> [RECORDS PROVIDED]:
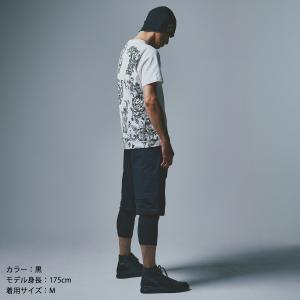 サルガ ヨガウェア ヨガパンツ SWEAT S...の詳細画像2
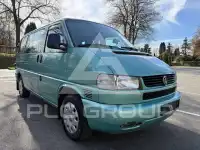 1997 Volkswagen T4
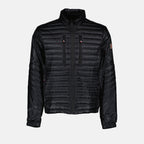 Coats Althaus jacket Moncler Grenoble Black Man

--

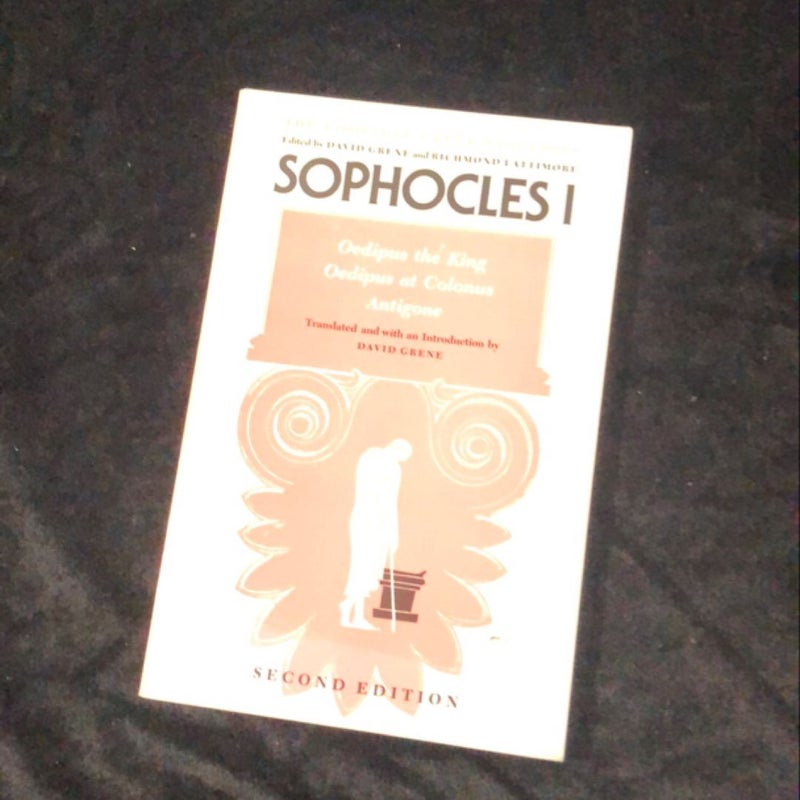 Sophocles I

> [TASK]: Using the material above, reproduce only the lines that run from the line with "サルガ ヨガウェア ヨガパンツ SWEAT S...の詳細画像2" up to and including the line with "Coats Althaus jacket", exactly, with the pictures dropped.

> [EXPECTED OUTPUT]:
 サルガ ヨガウェア ヨガパンツ SWEAT S...の詳細画像2
 1997 Volkswagen T4
 Coats Althaus jacket Moncler Grenoble Black Man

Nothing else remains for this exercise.